One of the main difficulties with using subtitles as a weak label is that there is no guarantee that the corresponding video window contains an occurrence of the sign. Or for that matter, if it contains the sign, that it contains only one example. An example of the types of correlations typical in sign subtitle alignment is shown in Figure 4.

Figure 5 - An example of subtitle/sign alignment over a short sequence. The correlations have been colour coded to show corresponding words and signs. Note how there is no guarantee that the order is the same between British Sign Language and English. Nor that every word appearing once in the subtitles will occur once in the sign gloss.

This makes it difficult to choose the minimum support and confidence parameters for mining apriori. Instead what we do is run the mining with several different combinations of parameters and combine the results. Since often examples are taken from the same video this is done in situ so that any overlaps are accounted for.

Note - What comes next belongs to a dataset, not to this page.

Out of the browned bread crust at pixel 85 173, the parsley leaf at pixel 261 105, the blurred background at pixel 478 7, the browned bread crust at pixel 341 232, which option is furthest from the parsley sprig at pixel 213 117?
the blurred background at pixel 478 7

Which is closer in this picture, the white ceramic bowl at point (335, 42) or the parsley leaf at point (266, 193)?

Figure 5 - The iterative process used to hone in on a sign. In the first instance candidate positions are gathered from subtitle data. A buffer is added, mining is run and a histogram of the peak responses is compiled. This histogram is then assessed by mean shift to find the most likely points at which the sign will occur. These points then go through the process again but with a smaller buffer until the sign is localised after 6 iterations, the buffer being reduced each time.

Mean shift offers a good way to combine the peak responses. Usually the histogram displays small clusters of values, we could quantise more heavily but this runs the risk of combining two sign examples together. We could also take the peak values but this risks not being accurate if either histogram boundaries fall awkwardly or if the clusters of responses are not symmetrical about the peak. Mean shift takes into account all the bins within a given radius and finds the most likely centre given all the bin values.

Figure 6 - Mean shift takes the histogram of peak responses (shown in blue)and finds the most likely place that a sign will occur (the yellow dots). In this example you can see that the yellow dots do not necessarily match the peak responses.